En los rituales de algunas civilizaciones antiguas rociaban con agua —«agua lustral»— las víctimas y objetos de los sacrificios entregados a sus deidades. Más que el valor de limpieza y de purificación, para ciertas religiones sumergirse sugiere sepultarse, morir, dejar atrás todo un pasado. Y volver al aire de la superficie significa venir a una vida nueva, recién empezada.

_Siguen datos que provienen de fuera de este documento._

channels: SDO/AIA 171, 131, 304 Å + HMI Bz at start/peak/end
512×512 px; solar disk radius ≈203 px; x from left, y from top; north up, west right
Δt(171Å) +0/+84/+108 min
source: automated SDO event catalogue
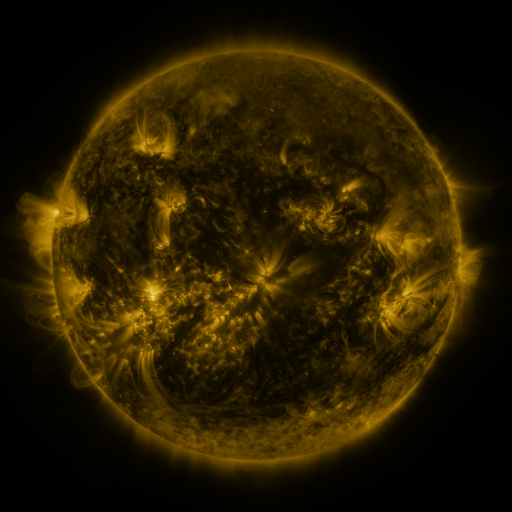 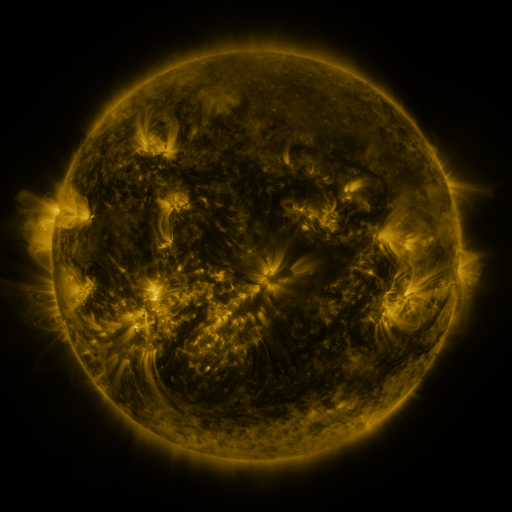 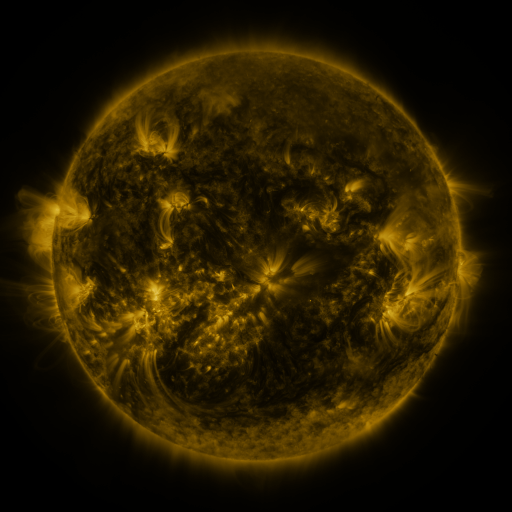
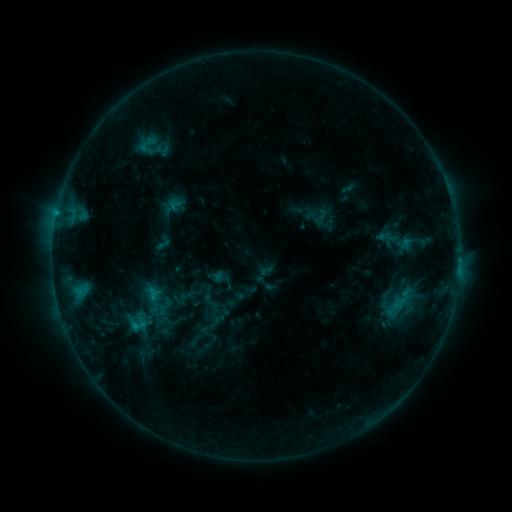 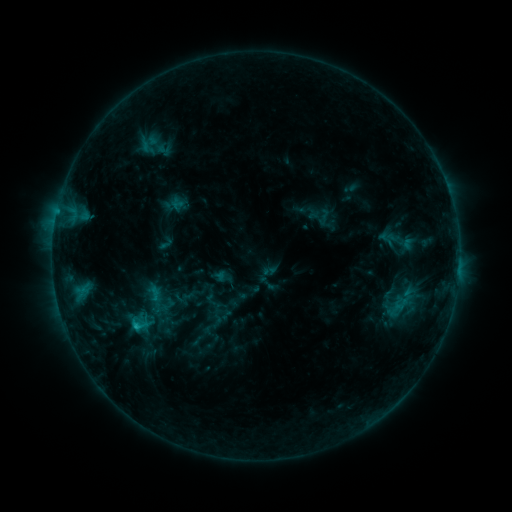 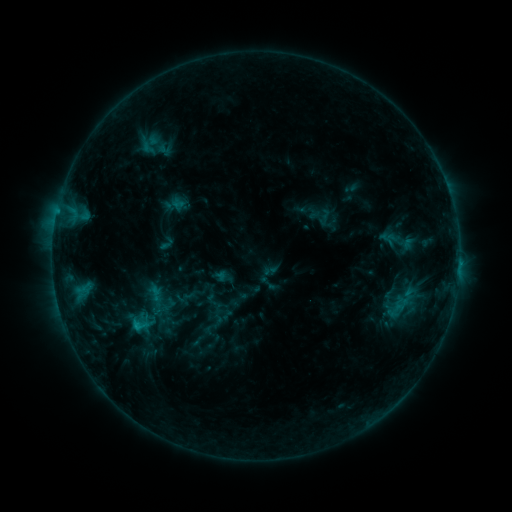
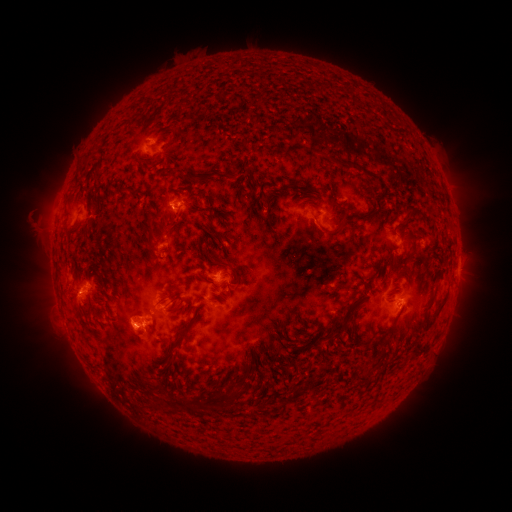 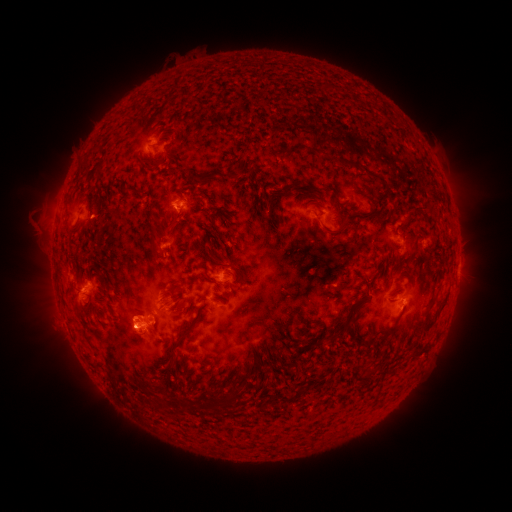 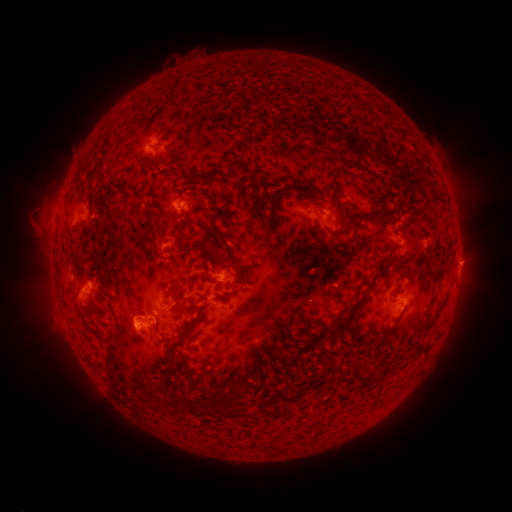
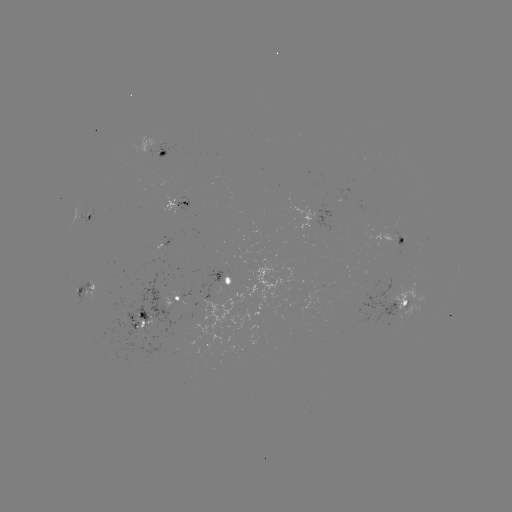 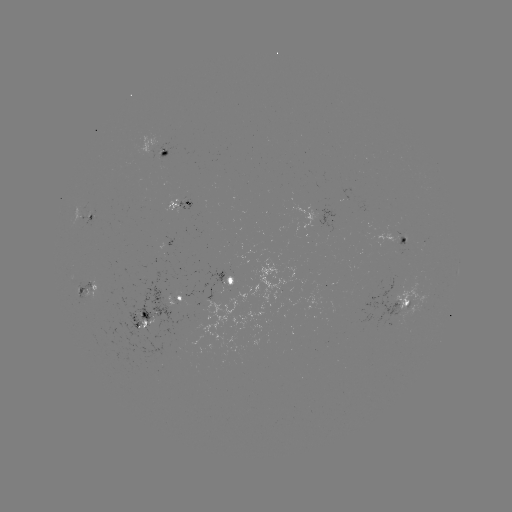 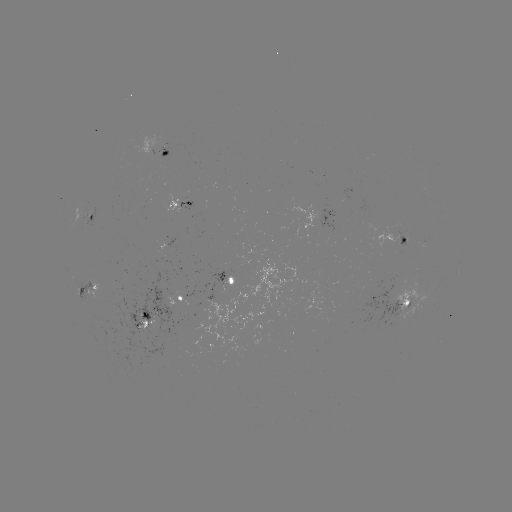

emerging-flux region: <bbox>84, 273, 195, 364</bbox>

Carlos Cebrián demuestra con esta pieza una capacidad narrativa innegable. Una editorial universitaria —especialista en estibar con dignidad en su catálogo el peso y el bulto de graves tesis doctorales, de ensayos sesudos y no pocos armatostes con destino a plúteos de bibliotecas o recónditos depósitos— se atrevió a mostrar el talento fabulador de Carlos Cebrián. Le publicó allá en 1997 una recopilación de piezas breves (reimpresa en 2001), Escenas sin filmar, donde los protagonistas de sus veinticinco ejemplos encarnaban «la mejor película —sus propias vidas— sin necesidad» de cámaras. Y en 2021 una nueva serie de cuentos sustanciosamente breves y microrrelatos: Qué raro es todo en la superficie. En «Te recuerdo, Amanda», del gran chileno Víctor Jara, «la vida es eterna en cinco minutos». Aquí en casi hora y media.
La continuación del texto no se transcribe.